- [WORK TO DO]: Pick out every line in the items below that contains the word "with", and copy each one. Case counts.

──────── MATERIAL FOR THE TASK ────────

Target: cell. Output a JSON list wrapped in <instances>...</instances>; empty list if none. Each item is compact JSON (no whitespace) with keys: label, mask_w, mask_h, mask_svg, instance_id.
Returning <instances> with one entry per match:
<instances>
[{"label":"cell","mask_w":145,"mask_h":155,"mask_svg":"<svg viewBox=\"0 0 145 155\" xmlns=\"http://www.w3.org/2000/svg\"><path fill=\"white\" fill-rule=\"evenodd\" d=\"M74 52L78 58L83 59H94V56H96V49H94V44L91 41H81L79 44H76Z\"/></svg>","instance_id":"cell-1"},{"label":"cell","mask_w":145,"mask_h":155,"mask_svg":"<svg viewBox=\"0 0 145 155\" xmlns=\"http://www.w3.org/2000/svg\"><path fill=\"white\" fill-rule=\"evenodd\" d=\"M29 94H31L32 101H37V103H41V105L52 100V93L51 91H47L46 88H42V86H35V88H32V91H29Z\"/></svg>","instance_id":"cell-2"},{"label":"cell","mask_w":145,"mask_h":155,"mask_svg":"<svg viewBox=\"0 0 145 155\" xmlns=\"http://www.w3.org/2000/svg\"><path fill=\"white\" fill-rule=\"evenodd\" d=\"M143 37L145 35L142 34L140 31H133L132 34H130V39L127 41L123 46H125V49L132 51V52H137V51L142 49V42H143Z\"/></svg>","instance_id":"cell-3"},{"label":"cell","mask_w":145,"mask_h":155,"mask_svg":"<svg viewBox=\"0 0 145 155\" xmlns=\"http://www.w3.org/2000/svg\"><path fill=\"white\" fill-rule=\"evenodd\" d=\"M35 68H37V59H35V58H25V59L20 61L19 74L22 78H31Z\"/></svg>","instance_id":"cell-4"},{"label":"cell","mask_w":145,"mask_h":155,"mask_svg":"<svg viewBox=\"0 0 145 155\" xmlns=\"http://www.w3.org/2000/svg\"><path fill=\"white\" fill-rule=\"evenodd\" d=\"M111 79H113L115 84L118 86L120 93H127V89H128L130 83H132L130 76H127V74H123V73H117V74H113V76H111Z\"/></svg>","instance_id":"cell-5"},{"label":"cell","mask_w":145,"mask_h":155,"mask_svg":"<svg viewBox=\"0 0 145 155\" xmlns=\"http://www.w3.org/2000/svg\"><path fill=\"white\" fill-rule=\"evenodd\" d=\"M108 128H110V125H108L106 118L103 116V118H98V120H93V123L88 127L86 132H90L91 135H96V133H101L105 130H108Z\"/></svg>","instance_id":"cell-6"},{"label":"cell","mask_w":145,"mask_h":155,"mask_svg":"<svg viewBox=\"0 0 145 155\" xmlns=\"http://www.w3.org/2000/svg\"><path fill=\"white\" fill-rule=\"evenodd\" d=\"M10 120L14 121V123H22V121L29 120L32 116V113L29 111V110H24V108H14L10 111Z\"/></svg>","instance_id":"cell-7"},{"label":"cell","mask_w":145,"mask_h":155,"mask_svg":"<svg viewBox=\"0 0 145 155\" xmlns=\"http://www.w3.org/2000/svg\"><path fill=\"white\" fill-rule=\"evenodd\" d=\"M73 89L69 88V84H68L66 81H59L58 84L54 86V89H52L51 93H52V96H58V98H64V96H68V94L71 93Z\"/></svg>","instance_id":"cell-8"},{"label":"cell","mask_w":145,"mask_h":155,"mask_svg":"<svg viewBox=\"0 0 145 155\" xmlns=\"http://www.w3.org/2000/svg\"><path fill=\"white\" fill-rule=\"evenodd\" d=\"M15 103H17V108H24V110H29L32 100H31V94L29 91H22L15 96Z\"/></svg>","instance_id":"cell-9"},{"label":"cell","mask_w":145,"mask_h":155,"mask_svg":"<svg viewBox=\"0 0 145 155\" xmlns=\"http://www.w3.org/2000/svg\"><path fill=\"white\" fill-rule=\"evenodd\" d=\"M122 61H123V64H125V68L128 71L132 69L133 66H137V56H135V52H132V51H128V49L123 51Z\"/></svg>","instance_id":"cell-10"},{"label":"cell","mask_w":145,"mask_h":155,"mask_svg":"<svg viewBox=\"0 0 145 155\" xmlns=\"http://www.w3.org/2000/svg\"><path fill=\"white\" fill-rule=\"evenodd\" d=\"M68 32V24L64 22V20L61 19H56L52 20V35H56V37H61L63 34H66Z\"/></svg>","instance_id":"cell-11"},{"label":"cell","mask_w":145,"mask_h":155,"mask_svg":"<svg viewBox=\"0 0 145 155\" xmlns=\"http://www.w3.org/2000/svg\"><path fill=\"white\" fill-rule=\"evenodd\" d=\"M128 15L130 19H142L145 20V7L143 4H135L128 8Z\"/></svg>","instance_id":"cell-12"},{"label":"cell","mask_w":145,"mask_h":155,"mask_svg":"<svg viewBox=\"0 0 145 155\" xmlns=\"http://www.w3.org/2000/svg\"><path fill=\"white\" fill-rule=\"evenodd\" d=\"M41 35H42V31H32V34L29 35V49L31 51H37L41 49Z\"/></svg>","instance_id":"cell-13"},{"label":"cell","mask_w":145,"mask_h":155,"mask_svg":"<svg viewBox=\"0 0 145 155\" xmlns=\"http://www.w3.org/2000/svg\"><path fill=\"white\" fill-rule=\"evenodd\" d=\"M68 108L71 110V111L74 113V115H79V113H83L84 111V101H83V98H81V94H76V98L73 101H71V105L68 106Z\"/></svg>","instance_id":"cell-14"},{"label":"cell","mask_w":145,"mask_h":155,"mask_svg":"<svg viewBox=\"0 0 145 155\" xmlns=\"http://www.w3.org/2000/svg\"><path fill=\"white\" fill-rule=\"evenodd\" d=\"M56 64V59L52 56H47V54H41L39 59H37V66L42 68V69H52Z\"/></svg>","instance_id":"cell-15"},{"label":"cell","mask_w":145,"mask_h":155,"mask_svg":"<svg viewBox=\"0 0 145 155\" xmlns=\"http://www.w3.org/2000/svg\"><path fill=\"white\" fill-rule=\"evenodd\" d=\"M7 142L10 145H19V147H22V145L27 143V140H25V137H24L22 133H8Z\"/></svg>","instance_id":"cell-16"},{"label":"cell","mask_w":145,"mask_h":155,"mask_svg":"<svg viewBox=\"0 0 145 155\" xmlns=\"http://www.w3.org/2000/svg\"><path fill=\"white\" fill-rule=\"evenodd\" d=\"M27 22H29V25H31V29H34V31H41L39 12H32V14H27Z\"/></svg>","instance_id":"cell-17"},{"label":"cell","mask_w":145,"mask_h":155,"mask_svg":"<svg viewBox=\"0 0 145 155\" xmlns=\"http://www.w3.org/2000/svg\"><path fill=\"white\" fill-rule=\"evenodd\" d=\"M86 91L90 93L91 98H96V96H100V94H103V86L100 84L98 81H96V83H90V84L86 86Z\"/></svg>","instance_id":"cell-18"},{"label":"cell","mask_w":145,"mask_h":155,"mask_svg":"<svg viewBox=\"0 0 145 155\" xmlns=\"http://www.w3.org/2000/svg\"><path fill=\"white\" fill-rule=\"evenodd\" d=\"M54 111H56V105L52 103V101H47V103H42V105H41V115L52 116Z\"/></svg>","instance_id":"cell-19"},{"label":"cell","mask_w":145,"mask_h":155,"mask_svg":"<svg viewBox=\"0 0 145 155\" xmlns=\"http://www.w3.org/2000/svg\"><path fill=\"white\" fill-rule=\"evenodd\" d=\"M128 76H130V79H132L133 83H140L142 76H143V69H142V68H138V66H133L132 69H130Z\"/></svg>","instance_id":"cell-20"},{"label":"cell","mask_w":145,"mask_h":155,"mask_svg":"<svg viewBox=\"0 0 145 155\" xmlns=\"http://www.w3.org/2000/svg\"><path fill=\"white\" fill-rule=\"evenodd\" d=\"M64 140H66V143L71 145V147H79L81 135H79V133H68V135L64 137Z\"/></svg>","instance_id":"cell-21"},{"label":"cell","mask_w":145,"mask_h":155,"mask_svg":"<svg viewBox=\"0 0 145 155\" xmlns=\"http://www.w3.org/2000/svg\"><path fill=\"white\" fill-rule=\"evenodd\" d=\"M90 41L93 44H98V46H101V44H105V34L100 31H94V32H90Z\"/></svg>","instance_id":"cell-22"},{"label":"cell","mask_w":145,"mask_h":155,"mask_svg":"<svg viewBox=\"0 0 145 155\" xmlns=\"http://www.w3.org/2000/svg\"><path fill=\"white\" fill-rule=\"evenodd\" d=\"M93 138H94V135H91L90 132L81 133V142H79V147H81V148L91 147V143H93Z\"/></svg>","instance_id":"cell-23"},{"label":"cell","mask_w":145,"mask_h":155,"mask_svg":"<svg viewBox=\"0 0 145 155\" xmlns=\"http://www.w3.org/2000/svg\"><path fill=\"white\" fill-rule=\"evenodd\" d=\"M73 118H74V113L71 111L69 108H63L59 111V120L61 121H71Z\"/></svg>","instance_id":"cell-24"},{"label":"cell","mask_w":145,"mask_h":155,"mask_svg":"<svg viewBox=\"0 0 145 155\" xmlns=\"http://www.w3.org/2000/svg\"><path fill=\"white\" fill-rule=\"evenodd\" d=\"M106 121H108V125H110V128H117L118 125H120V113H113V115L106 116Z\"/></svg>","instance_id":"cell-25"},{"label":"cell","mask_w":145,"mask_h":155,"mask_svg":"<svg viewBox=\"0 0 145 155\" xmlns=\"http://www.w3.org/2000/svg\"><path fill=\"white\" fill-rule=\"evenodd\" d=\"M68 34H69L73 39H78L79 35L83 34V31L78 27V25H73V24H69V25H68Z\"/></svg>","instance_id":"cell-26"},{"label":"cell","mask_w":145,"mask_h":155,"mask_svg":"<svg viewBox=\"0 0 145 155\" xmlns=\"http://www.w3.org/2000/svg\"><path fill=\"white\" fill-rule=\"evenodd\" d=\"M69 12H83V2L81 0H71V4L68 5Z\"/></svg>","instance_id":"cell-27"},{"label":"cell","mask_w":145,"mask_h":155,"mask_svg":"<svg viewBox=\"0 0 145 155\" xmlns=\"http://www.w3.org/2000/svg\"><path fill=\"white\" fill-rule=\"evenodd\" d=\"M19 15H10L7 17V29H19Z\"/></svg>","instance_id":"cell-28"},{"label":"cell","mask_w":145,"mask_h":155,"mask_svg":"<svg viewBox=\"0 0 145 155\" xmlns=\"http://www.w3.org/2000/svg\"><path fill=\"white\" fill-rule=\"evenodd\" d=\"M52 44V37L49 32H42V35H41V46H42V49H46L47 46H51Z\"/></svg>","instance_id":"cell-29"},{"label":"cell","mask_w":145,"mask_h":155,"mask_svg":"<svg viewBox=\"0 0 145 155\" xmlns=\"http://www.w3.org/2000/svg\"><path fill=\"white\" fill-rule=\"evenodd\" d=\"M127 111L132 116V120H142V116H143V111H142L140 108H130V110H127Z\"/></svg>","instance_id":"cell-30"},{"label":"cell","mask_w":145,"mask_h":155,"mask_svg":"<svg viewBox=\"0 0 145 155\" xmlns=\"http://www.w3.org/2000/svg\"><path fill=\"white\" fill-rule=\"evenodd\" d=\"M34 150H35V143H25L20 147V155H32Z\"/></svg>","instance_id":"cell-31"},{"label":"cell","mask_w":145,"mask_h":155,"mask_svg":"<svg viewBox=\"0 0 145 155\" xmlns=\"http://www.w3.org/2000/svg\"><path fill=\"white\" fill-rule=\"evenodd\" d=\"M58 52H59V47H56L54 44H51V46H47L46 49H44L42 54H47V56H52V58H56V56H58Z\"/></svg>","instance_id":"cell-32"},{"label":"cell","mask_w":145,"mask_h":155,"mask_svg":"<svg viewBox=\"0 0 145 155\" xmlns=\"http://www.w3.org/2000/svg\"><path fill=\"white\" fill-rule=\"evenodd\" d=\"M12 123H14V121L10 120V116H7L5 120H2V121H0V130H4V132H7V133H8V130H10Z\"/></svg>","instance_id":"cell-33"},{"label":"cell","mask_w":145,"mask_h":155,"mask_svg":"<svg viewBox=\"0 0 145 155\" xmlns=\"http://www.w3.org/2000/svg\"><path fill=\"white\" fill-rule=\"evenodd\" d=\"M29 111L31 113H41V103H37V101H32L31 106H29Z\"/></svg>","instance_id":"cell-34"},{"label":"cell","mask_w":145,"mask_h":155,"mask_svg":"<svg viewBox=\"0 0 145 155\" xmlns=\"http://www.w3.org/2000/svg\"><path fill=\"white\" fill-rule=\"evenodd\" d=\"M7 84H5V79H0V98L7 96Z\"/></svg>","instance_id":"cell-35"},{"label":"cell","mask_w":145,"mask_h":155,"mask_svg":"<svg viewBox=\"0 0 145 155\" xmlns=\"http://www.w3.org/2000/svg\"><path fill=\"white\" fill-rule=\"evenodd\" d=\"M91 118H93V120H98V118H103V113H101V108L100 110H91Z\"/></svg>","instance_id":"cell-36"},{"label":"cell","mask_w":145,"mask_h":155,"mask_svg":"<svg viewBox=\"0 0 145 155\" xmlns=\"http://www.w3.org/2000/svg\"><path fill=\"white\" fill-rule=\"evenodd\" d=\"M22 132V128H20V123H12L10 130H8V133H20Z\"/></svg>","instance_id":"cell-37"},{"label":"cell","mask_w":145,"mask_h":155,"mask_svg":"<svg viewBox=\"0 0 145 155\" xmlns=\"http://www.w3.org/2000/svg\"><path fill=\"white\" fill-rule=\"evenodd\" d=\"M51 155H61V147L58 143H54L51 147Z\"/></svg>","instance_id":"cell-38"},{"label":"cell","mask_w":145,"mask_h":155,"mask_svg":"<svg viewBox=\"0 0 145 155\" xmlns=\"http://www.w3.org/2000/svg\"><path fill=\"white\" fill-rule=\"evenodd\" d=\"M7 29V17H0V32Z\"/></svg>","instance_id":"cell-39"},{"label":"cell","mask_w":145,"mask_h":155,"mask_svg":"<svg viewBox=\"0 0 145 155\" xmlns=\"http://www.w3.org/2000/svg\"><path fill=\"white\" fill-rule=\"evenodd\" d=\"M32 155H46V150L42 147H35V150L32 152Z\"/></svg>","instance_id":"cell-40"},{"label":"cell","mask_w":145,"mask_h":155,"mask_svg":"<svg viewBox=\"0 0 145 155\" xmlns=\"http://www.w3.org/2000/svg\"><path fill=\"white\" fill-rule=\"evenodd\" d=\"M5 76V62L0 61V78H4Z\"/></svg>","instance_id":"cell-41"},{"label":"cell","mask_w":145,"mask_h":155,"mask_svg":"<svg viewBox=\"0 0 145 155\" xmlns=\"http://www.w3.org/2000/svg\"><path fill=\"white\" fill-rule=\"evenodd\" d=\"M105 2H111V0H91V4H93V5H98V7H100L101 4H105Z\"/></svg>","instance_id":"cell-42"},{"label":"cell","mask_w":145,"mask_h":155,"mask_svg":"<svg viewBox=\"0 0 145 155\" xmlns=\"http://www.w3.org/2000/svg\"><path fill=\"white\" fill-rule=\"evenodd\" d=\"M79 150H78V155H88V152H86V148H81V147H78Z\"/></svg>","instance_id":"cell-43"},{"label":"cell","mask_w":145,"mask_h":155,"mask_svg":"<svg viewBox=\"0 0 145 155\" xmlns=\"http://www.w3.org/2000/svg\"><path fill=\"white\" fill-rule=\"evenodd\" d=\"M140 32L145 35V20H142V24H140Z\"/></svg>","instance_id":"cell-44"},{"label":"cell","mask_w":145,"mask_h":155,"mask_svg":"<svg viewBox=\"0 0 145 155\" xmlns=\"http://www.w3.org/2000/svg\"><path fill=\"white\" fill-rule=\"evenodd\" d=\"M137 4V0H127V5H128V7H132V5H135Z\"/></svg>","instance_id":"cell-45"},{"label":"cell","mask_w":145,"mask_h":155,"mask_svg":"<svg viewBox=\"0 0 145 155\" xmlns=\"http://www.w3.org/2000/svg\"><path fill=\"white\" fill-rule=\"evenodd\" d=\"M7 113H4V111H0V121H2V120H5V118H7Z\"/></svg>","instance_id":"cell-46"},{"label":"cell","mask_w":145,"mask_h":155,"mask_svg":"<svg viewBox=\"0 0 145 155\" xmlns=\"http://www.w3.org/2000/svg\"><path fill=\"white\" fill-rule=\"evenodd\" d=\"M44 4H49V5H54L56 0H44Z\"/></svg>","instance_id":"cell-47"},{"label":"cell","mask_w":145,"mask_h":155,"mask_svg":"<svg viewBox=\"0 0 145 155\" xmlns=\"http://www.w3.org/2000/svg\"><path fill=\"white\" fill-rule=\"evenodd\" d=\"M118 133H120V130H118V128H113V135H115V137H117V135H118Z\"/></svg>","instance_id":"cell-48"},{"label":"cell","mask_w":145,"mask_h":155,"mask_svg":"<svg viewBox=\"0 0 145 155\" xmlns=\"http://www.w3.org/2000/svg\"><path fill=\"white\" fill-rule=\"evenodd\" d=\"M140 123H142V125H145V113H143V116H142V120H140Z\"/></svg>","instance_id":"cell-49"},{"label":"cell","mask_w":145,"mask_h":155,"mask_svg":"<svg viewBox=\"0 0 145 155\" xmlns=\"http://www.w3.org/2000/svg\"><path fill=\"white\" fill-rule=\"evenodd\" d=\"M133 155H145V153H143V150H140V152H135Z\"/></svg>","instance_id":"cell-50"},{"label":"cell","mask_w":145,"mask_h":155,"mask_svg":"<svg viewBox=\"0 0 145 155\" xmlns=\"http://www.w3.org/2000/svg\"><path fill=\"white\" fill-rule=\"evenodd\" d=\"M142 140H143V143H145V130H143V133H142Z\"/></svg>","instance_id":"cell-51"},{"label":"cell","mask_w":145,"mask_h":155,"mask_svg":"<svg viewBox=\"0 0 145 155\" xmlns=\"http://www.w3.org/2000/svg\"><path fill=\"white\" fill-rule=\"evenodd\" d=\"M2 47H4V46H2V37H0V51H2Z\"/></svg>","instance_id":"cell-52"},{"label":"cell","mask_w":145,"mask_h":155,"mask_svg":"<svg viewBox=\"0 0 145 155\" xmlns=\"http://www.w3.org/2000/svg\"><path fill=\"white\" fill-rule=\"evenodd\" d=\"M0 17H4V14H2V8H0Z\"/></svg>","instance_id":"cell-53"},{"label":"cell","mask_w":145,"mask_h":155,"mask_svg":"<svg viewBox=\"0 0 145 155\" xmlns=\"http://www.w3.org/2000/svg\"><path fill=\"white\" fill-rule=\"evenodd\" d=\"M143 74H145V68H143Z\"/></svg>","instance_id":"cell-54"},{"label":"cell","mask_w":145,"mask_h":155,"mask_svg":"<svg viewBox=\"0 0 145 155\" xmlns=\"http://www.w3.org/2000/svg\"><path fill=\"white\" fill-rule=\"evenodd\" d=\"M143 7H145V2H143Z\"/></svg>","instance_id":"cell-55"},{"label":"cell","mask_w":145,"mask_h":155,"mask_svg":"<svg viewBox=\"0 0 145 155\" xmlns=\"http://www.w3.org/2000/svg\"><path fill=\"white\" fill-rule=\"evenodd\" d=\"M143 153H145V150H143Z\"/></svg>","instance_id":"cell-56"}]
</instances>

────────

- [WRITTEN SOLUTION]:
Target: cell. Output a JSON list wrapped in <instances>...</instances>; empty list if none. Each item is compact JSON (no whitespace) with keys: label, mask_w, mask_h, mask_svg, instance_id.
Returning <instances> with one entry per match:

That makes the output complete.